▸ Data shown:
▼

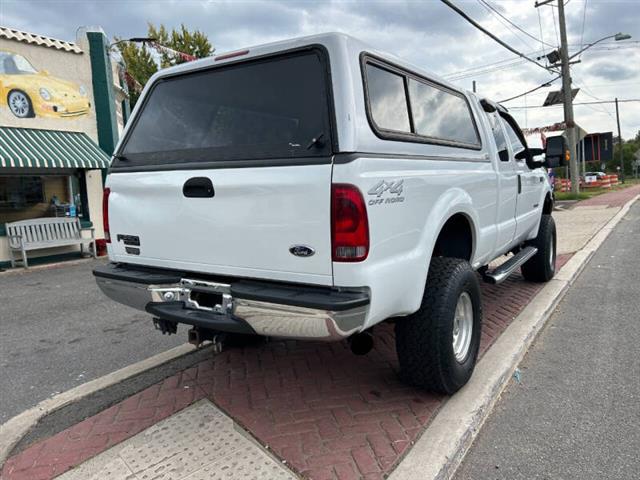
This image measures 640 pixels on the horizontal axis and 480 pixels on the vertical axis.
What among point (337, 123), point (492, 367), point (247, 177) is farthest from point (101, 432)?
point (492, 367)

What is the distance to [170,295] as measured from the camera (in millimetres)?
2838

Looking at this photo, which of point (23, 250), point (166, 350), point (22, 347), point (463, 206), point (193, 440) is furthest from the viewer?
point (23, 250)

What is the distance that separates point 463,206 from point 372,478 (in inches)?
72.7

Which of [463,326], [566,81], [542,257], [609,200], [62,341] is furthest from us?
[566,81]

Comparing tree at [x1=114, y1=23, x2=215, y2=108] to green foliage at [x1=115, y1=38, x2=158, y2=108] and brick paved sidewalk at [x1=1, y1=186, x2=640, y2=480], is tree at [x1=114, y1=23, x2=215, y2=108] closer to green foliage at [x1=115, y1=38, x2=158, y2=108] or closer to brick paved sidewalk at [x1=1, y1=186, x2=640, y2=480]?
green foliage at [x1=115, y1=38, x2=158, y2=108]

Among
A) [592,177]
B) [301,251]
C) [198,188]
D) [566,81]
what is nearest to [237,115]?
[198,188]

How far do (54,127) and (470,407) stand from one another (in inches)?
458

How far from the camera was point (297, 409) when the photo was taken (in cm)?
312

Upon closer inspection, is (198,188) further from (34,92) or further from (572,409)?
(34,92)

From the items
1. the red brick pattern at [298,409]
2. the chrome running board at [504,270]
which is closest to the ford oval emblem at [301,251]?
the red brick pattern at [298,409]

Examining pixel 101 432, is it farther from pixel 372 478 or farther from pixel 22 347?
pixel 22 347

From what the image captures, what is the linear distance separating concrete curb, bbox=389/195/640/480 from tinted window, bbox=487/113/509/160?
165 cm

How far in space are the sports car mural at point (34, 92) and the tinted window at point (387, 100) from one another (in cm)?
1057

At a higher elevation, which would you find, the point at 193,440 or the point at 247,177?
the point at 247,177
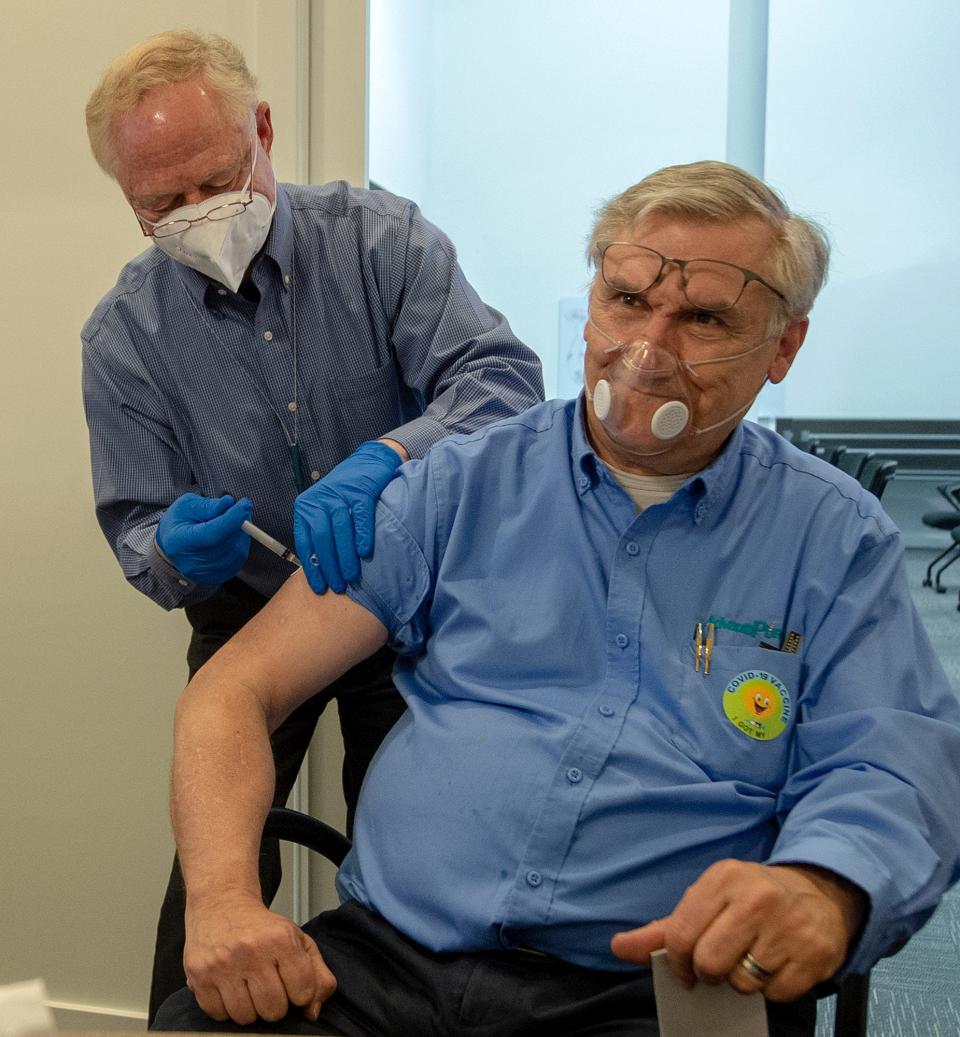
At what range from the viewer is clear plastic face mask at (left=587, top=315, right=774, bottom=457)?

▲

▸ Goal:
Copy all of the records above exactly as they appear, leaving out the pictures.

▸ In response:
This image measures 640 pixels on the horizontal axis and 480 pixels on the vertical axis.
What among point (337, 123), point (492, 367), point (247, 177) is farthest from point (101, 432)?
point (492, 367)

What is the distance to [170,295] as measured from the camera (in millimetres)?
2838

Looking at this photo, which of point (23, 250), point (166, 350), point (22, 347), point (463, 206), point (193, 440) is furthest from the viewer?
point (23, 250)

What is the distance that separates point 463,206 from point 372,478 (in inches)?
72.7

Which of [463,326], [566,81], [542,257], [609,200], [62,341] is furthest from us?
[566,81]

Comparing tree at [x1=114, y1=23, x2=215, y2=108] to green foliage at [x1=115, y1=38, x2=158, y2=108] and brick paved sidewalk at [x1=1, y1=186, x2=640, y2=480], is tree at [x1=114, y1=23, x2=215, y2=108] closer to green foliage at [x1=115, y1=38, x2=158, y2=108] or closer to brick paved sidewalk at [x1=1, y1=186, x2=640, y2=480]?
green foliage at [x1=115, y1=38, x2=158, y2=108]

Among
A) [592,177]
B) [301,251]
C) [198,188]
D) [566,81]
what is nearest to [237,115]?
[198,188]

How far do (54,127) and (470,407) stand from one another (in inches)?
458

How far from the camera was point (297, 409) when the photo was taken (in cm)?
312

Upon closer inspection, is (198,188) further from (34,92) or further from (572,409)?
(34,92)

From the items
1. the red brick pattern at [298,409]
2. the chrome running board at [504,270]
which is closest to the ford oval emblem at [301,251]?
the red brick pattern at [298,409]

Examining pixel 101 432, is it farther from pixel 372 478 or farther from pixel 22 347?
pixel 22 347

From what the image captures, what is the linear distance separating concrete curb, bbox=389/195/640/480 from tinted window, bbox=487/113/509/160?
165 cm

How far in space are the sports car mural at point (34, 92) and the tinted window at point (387, 100) from one another (in cm)?
1057

At a higher elevation, which would you find, the point at 193,440 or the point at 247,177?
the point at 247,177
At what range from the viewer is clear plastic face mask at (left=587, top=315, right=774, bottom=457)?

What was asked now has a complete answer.